Clinton Asked About 'Innocence of Muslims' During Benghazi Hearing
Rep. Dana Rohrabacher alluded to the anti-Islam work, asking why "the filmmaker" was the only one in custody after last year's terrorist attacks.
Secretary of State Hillary Clinton faced Republican critics Monday as she testified before Congress about her department's response to last year’s terror attacks on the U.S. embassy in Benghazi.
Among the more interesting digs hurled at the outgoing secretary of state came from Rep. Dana Rohrabacher, who pointed out no arrests have been made in connection with the attacks – save for “the filmmaker” – an allusion to the man behind the anti-Islam film Innocence of Muslims.
“Over and over again, it was repeated that we had enraged the Islamic terrorists,” Rohrabacher said of the attack’s aftermath. “When you say that we enraged the Islamic terrorists, that means we’re at fault.
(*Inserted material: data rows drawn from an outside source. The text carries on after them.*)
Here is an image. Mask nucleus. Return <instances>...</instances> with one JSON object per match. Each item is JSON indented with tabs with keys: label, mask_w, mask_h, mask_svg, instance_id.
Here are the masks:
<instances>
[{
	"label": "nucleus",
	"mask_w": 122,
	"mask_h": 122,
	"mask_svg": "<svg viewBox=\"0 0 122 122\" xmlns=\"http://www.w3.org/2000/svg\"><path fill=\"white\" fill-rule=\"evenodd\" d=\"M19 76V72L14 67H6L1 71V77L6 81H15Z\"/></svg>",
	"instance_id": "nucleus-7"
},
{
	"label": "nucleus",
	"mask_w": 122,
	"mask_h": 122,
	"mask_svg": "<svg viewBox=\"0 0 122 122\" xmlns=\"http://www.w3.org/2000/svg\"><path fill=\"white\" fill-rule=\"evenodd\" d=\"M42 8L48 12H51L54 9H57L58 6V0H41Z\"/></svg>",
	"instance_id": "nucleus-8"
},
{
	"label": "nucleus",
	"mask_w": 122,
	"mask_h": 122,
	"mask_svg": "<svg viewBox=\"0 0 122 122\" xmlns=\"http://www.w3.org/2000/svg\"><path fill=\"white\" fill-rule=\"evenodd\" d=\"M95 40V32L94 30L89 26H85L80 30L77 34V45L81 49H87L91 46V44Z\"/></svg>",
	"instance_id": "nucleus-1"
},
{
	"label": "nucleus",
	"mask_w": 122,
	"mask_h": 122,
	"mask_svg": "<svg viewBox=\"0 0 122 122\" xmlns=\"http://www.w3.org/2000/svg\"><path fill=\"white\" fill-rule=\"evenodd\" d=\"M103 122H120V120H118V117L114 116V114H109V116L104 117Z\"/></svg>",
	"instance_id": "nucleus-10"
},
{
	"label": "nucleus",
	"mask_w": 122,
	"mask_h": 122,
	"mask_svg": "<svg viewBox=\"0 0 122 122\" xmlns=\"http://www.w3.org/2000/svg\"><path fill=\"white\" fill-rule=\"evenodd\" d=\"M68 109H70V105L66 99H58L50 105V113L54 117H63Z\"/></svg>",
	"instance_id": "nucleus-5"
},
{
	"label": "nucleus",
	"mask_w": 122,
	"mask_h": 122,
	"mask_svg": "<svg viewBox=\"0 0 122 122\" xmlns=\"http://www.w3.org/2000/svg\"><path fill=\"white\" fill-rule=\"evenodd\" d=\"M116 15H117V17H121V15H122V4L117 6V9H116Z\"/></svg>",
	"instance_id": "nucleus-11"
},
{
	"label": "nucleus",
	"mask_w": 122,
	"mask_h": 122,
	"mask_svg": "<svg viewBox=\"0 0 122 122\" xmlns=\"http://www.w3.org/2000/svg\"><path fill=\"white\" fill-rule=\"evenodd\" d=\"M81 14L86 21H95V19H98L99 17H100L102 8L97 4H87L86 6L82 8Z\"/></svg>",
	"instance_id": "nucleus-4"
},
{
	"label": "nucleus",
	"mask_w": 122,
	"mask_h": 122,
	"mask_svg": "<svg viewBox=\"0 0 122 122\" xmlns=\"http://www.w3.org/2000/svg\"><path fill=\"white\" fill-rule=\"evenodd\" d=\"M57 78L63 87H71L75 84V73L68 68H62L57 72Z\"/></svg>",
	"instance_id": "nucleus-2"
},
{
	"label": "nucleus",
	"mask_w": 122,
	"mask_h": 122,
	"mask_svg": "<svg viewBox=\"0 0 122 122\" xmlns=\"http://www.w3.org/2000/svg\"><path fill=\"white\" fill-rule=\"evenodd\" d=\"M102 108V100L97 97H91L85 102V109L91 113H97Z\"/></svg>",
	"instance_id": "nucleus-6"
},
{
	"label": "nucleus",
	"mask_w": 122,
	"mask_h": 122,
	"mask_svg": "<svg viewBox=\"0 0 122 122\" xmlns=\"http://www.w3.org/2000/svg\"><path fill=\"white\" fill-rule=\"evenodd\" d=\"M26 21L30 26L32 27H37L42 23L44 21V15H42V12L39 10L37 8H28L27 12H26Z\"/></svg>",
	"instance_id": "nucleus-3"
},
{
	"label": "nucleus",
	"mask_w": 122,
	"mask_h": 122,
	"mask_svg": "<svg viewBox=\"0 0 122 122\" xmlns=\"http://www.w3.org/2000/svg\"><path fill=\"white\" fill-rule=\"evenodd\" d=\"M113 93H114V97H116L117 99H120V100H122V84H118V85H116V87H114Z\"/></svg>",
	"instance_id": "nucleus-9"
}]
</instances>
They’re not at fault. And then to look and see the only people I know that are in jail right now is the filmmaker. Isn’t this a little disconcerting?”
Clinton responded by saying she wanted to be clear that it was a terrorist question.
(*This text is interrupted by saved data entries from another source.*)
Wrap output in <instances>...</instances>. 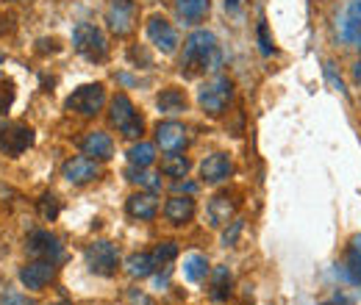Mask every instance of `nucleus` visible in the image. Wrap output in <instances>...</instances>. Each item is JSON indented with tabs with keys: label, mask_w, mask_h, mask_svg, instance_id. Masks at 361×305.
Here are the masks:
<instances>
[{
	"label": "nucleus",
	"mask_w": 361,
	"mask_h": 305,
	"mask_svg": "<svg viewBox=\"0 0 361 305\" xmlns=\"http://www.w3.org/2000/svg\"><path fill=\"white\" fill-rule=\"evenodd\" d=\"M223 56H220V44L212 31H195L189 34V39L183 44V56H180V70L186 75L195 73H214L220 67Z\"/></svg>",
	"instance_id": "nucleus-1"
},
{
	"label": "nucleus",
	"mask_w": 361,
	"mask_h": 305,
	"mask_svg": "<svg viewBox=\"0 0 361 305\" xmlns=\"http://www.w3.org/2000/svg\"><path fill=\"white\" fill-rule=\"evenodd\" d=\"M231 97H233V84H231V78H226V75H217V78L206 81L203 87L197 89V103H200V108L209 117H220L228 108Z\"/></svg>",
	"instance_id": "nucleus-2"
},
{
	"label": "nucleus",
	"mask_w": 361,
	"mask_h": 305,
	"mask_svg": "<svg viewBox=\"0 0 361 305\" xmlns=\"http://www.w3.org/2000/svg\"><path fill=\"white\" fill-rule=\"evenodd\" d=\"M73 44H75V50H78L84 58H90V61H106V56H109V42H106L103 31H100L97 25H92V23H78V25H75V31H73Z\"/></svg>",
	"instance_id": "nucleus-3"
},
{
	"label": "nucleus",
	"mask_w": 361,
	"mask_h": 305,
	"mask_svg": "<svg viewBox=\"0 0 361 305\" xmlns=\"http://www.w3.org/2000/svg\"><path fill=\"white\" fill-rule=\"evenodd\" d=\"M109 120H111V125L123 133L126 139H139V136H142V128H145V123H142V117L136 114L134 103H131L128 94H117V97L111 100V114H109Z\"/></svg>",
	"instance_id": "nucleus-4"
},
{
	"label": "nucleus",
	"mask_w": 361,
	"mask_h": 305,
	"mask_svg": "<svg viewBox=\"0 0 361 305\" xmlns=\"http://www.w3.org/2000/svg\"><path fill=\"white\" fill-rule=\"evenodd\" d=\"M136 17H139L136 0H111L106 8V25L114 37H128L136 28Z\"/></svg>",
	"instance_id": "nucleus-5"
},
{
	"label": "nucleus",
	"mask_w": 361,
	"mask_h": 305,
	"mask_svg": "<svg viewBox=\"0 0 361 305\" xmlns=\"http://www.w3.org/2000/svg\"><path fill=\"white\" fill-rule=\"evenodd\" d=\"M34 144V128L23 123H0V153L8 158L23 156Z\"/></svg>",
	"instance_id": "nucleus-6"
},
{
	"label": "nucleus",
	"mask_w": 361,
	"mask_h": 305,
	"mask_svg": "<svg viewBox=\"0 0 361 305\" xmlns=\"http://www.w3.org/2000/svg\"><path fill=\"white\" fill-rule=\"evenodd\" d=\"M87 266H90L94 275H103V278H111L117 275V266H120V250L111 244V242H92L84 253Z\"/></svg>",
	"instance_id": "nucleus-7"
},
{
	"label": "nucleus",
	"mask_w": 361,
	"mask_h": 305,
	"mask_svg": "<svg viewBox=\"0 0 361 305\" xmlns=\"http://www.w3.org/2000/svg\"><path fill=\"white\" fill-rule=\"evenodd\" d=\"M103 103H106V89L100 84H87L67 97V108L81 114V117H94L103 108Z\"/></svg>",
	"instance_id": "nucleus-8"
},
{
	"label": "nucleus",
	"mask_w": 361,
	"mask_h": 305,
	"mask_svg": "<svg viewBox=\"0 0 361 305\" xmlns=\"http://www.w3.org/2000/svg\"><path fill=\"white\" fill-rule=\"evenodd\" d=\"M25 247H28V253H31L34 259H39V261L59 263L64 259V247H61V242H59L50 230H34V233L28 236Z\"/></svg>",
	"instance_id": "nucleus-9"
},
{
	"label": "nucleus",
	"mask_w": 361,
	"mask_h": 305,
	"mask_svg": "<svg viewBox=\"0 0 361 305\" xmlns=\"http://www.w3.org/2000/svg\"><path fill=\"white\" fill-rule=\"evenodd\" d=\"M53 278H56V263L53 261H39V259H37V261L25 263V266L20 269L23 286H28V289H34V292L45 289Z\"/></svg>",
	"instance_id": "nucleus-10"
},
{
	"label": "nucleus",
	"mask_w": 361,
	"mask_h": 305,
	"mask_svg": "<svg viewBox=\"0 0 361 305\" xmlns=\"http://www.w3.org/2000/svg\"><path fill=\"white\" fill-rule=\"evenodd\" d=\"M147 37H150V42L156 44L161 53H176V47H178V34H176V28L164 17H150Z\"/></svg>",
	"instance_id": "nucleus-11"
},
{
	"label": "nucleus",
	"mask_w": 361,
	"mask_h": 305,
	"mask_svg": "<svg viewBox=\"0 0 361 305\" xmlns=\"http://www.w3.org/2000/svg\"><path fill=\"white\" fill-rule=\"evenodd\" d=\"M61 175H64L70 183L84 186V183H90V180H94V178L100 175V167L94 164V158H90V156H75V158H70V161L64 164Z\"/></svg>",
	"instance_id": "nucleus-12"
},
{
	"label": "nucleus",
	"mask_w": 361,
	"mask_h": 305,
	"mask_svg": "<svg viewBox=\"0 0 361 305\" xmlns=\"http://www.w3.org/2000/svg\"><path fill=\"white\" fill-rule=\"evenodd\" d=\"M156 142L164 153H180L186 147V128L176 120H167L156 128Z\"/></svg>",
	"instance_id": "nucleus-13"
},
{
	"label": "nucleus",
	"mask_w": 361,
	"mask_h": 305,
	"mask_svg": "<svg viewBox=\"0 0 361 305\" xmlns=\"http://www.w3.org/2000/svg\"><path fill=\"white\" fill-rule=\"evenodd\" d=\"M339 37L345 42H359L361 37V0H350L339 20Z\"/></svg>",
	"instance_id": "nucleus-14"
},
{
	"label": "nucleus",
	"mask_w": 361,
	"mask_h": 305,
	"mask_svg": "<svg viewBox=\"0 0 361 305\" xmlns=\"http://www.w3.org/2000/svg\"><path fill=\"white\" fill-rule=\"evenodd\" d=\"M231 173H233V164H231L226 153H214L200 164V178L206 183H223Z\"/></svg>",
	"instance_id": "nucleus-15"
},
{
	"label": "nucleus",
	"mask_w": 361,
	"mask_h": 305,
	"mask_svg": "<svg viewBox=\"0 0 361 305\" xmlns=\"http://www.w3.org/2000/svg\"><path fill=\"white\" fill-rule=\"evenodd\" d=\"M233 211H236V203L228 197V194H217L212 197L209 208H206V217L212 228H226L228 222H233Z\"/></svg>",
	"instance_id": "nucleus-16"
},
{
	"label": "nucleus",
	"mask_w": 361,
	"mask_h": 305,
	"mask_svg": "<svg viewBox=\"0 0 361 305\" xmlns=\"http://www.w3.org/2000/svg\"><path fill=\"white\" fill-rule=\"evenodd\" d=\"M81 150H84V156H90V158L106 161V158H111V153H114V142H111L109 133L92 131L90 136L81 142Z\"/></svg>",
	"instance_id": "nucleus-17"
},
{
	"label": "nucleus",
	"mask_w": 361,
	"mask_h": 305,
	"mask_svg": "<svg viewBox=\"0 0 361 305\" xmlns=\"http://www.w3.org/2000/svg\"><path fill=\"white\" fill-rule=\"evenodd\" d=\"M126 211L134 219H142V222H150V219L159 214V200L153 194H131L128 203H126Z\"/></svg>",
	"instance_id": "nucleus-18"
},
{
	"label": "nucleus",
	"mask_w": 361,
	"mask_h": 305,
	"mask_svg": "<svg viewBox=\"0 0 361 305\" xmlns=\"http://www.w3.org/2000/svg\"><path fill=\"white\" fill-rule=\"evenodd\" d=\"M164 217L173 225H186L195 217V200L192 197H170L164 206Z\"/></svg>",
	"instance_id": "nucleus-19"
},
{
	"label": "nucleus",
	"mask_w": 361,
	"mask_h": 305,
	"mask_svg": "<svg viewBox=\"0 0 361 305\" xmlns=\"http://www.w3.org/2000/svg\"><path fill=\"white\" fill-rule=\"evenodd\" d=\"M156 103H159V108L164 114H180V111H186V94L176 87L161 89V94L156 97Z\"/></svg>",
	"instance_id": "nucleus-20"
},
{
	"label": "nucleus",
	"mask_w": 361,
	"mask_h": 305,
	"mask_svg": "<svg viewBox=\"0 0 361 305\" xmlns=\"http://www.w3.org/2000/svg\"><path fill=\"white\" fill-rule=\"evenodd\" d=\"M153 269H156V261H153L150 253H134V256L126 259V272H128L131 278H136V280L147 278Z\"/></svg>",
	"instance_id": "nucleus-21"
},
{
	"label": "nucleus",
	"mask_w": 361,
	"mask_h": 305,
	"mask_svg": "<svg viewBox=\"0 0 361 305\" xmlns=\"http://www.w3.org/2000/svg\"><path fill=\"white\" fill-rule=\"evenodd\" d=\"M206 275H209V261H206V256L192 253V256L183 259V278H186V280L200 283V280H206Z\"/></svg>",
	"instance_id": "nucleus-22"
},
{
	"label": "nucleus",
	"mask_w": 361,
	"mask_h": 305,
	"mask_svg": "<svg viewBox=\"0 0 361 305\" xmlns=\"http://www.w3.org/2000/svg\"><path fill=\"white\" fill-rule=\"evenodd\" d=\"M128 161H131V167H150L156 161V147L147 142H136L128 150Z\"/></svg>",
	"instance_id": "nucleus-23"
},
{
	"label": "nucleus",
	"mask_w": 361,
	"mask_h": 305,
	"mask_svg": "<svg viewBox=\"0 0 361 305\" xmlns=\"http://www.w3.org/2000/svg\"><path fill=\"white\" fill-rule=\"evenodd\" d=\"M178 14L189 23H200L209 14V0H178Z\"/></svg>",
	"instance_id": "nucleus-24"
},
{
	"label": "nucleus",
	"mask_w": 361,
	"mask_h": 305,
	"mask_svg": "<svg viewBox=\"0 0 361 305\" xmlns=\"http://www.w3.org/2000/svg\"><path fill=\"white\" fill-rule=\"evenodd\" d=\"M212 300H228V294H231V272H228V266H220V269H214V278H212Z\"/></svg>",
	"instance_id": "nucleus-25"
},
{
	"label": "nucleus",
	"mask_w": 361,
	"mask_h": 305,
	"mask_svg": "<svg viewBox=\"0 0 361 305\" xmlns=\"http://www.w3.org/2000/svg\"><path fill=\"white\" fill-rule=\"evenodd\" d=\"M161 173L170 175V178H183L189 173V158L178 156V153H167L164 161H161Z\"/></svg>",
	"instance_id": "nucleus-26"
},
{
	"label": "nucleus",
	"mask_w": 361,
	"mask_h": 305,
	"mask_svg": "<svg viewBox=\"0 0 361 305\" xmlns=\"http://www.w3.org/2000/svg\"><path fill=\"white\" fill-rule=\"evenodd\" d=\"M128 180L145 186V189H150V192H159V189H161V178L147 173V167H131V170H128Z\"/></svg>",
	"instance_id": "nucleus-27"
},
{
	"label": "nucleus",
	"mask_w": 361,
	"mask_h": 305,
	"mask_svg": "<svg viewBox=\"0 0 361 305\" xmlns=\"http://www.w3.org/2000/svg\"><path fill=\"white\" fill-rule=\"evenodd\" d=\"M150 256H153L156 266H167V263L178 256V244H176V242H161Z\"/></svg>",
	"instance_id": "nucleus-28"
},
{
	"label": "nucleus",
	"mask_w": 361,
	"mask_h": 305,
	"mask_svg": "<svg viewBox=\"0 0 361 305\" xmlns=\"http://www.w3.org/2000/svg\"><path fill=\"white\" fill-rule=\"evenodd\" d=\"M37 206H39V217L45 219V222H53V219L59 217V208H61L59 200H56L53 194H42Z\"/></svg>",
	"instance_id": "nucleus-29"
},
{
	"label": "nucleus",
	"mask_w": 361,
	"mask_h": 305,
	"mask_svg": "<svg viewBox=\"0 0 361 305\" xmlns=\"http://www.w3.org/2000/svg\"><path fill=\"white\" fill-rule=\"evenodd\" d=\"M11 103H14V84L0 78V114H6L11 108Z\"/></svg>",
	"instance_id": "nucleus-30"
},
{
	"label": "nucleus",
	"mask_w": 361,
	"mask_h": 305,
	"mask_svg": "<svg viewBox=\"0 0 361 305\" xmlns=\"http://www.w3.org/2000/svg\"><path fill=\"white\" fill-rule=\"evenodd\" d=\"M0 305H37L31 297H25V294H20V292H11V289H6V292H0Z\"/></svg>",
	"instance_id": "nucleus-31"
},
{
	"label": "nucleus",
	"mask_w": 361,
	"mask_h": 305,
	"mask_svg": "<svg viewBox=\"0 0 361 305\" xmlns=\"http://www.w3.org/2000/svg\"><path fill=\"white\" fill-rule=\"evenodd\" d=\"M259 42H262V53H264V56H272V53H275L270 34H267V23H264V20L259 23Z\"/></svg>",
	"instance_id": "nucleus-32"
},
{
	"label": "nucleus",
	"mask_w": 361,
	"mask_h": 305,
	"mask_svg": "<svg viewBox=\"0 0 361 305\" xmlns=\"http://www.w3.org/2000/svg\"><path fill=\"white\" fill-rule=\"evenodd\" d=\"M239 233H242V219H233L231 222V230L226 228V233H223V244H236Z\"/></svg>",
	"instance_id": "nucleus-33"
},
{
	"label": "nucleus",
	"mask_w": 361,
	"mask_h": 305,
	"mask_svg": "<svg viewBox=\"0 0 361 305\" xmlns=\"http://www.w3.org/2000/svg\"><path fill=\"white\" fill-rule=\"evenodd\" d=\"M195 189H197V186H195V183H189V180H176V192H189V194H192Z\"/></svg>",
	"instance_id": "nucleus-34"
},
{
	"label": "nucleus",
	"mask_w": 361,
	"mask_h": 305,
	"mask_svg": "<svg viewBox=\"0 0 361 305\" xmlns=\"http://www.w3.org/2000/svg\"><path fill=\"white\" fill-rule=\"evenodd\" d=\"M353 81L361 87V61H356V64H353Z\"/></svg>",
	"instance_id": "nucleus-35"
},
{
	"label": "nucleus",
	"mask_w": 361,
	"mask_h": 305,
	"mask_svg": "<svg viewBox=\"0 0 361 305\" xmlns=\"http://www.w3.org/2000/svg\"><path fill=\"white\" fill-rule=\"evenodd\" d=\"M239 6H242V0H226L228 11H239Z\"/></svg>",
	"instance_id": "nucleus-36"
},
{
	"label": "nucleus",
	"mask_w": 361,
	"mask_h": 305,
	"mask_svg": "<svg viewBox=\"0 0 361 305\" xmlns=\"http://www.w3.org/2000/svg\"><path fill=\"white\" fill-rule=\"evenodd\" d=\"M0 61H3V53H0Z\"/></svg>",
	"instance_id": "nucleus-37"
},
{
	"label": "nucleus",
	"mask_w": 361,
	"mask_h": 305,
	"mask_svg": "<svg viewBox=\"0 0 361 305\" xmlns=\"http://www.w3.org/2000/svg\"><path fill=\"white\" fill-rule=\"evenodd\" d=\"M359 47H361V37H359Z\"/></svg>",
	"instance_id": "nucleus-38"
}]
</instances>
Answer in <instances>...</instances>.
“There are still, however, questions about exactly what caused it, who the attackers were," she said.
In the week following the Sept. 11, 2012 attack, officials -- including White House Press Secretary Jay Carney and U.S. Ambassador to the U.N. Susan Rice -- suggested a 14-minute online video of Innocence of Muslims sparked a protest that resulted in the deaths of four Americans, among them U.S. Ambassador J. Christopher Stevens.
Republicans accused the Obama administration of failing to immediately label the incident a “terrorist attack,” and Rohrabacher’s questioning of Clinton on Monday suggested he thought the film had been used as a distraction by the administration.
The man behind Innocence of Muslims, Mark Basseley Youssef, was arrested in California several weeks after the attacks for violating his parole. He had been convicted of bank fraud in 2010 and in November of last year was sentenced to one year in prison for reasons unrelated to the film.
Youssef has touted Muslims as a two-hour epic painting Muhammad and Islam in bad light, but a full-length film has yet to materialize. According to the film’s actors, they were not told Muslims was designed to insult Islam. They said some their lines were dubbed over with offensive dialogue.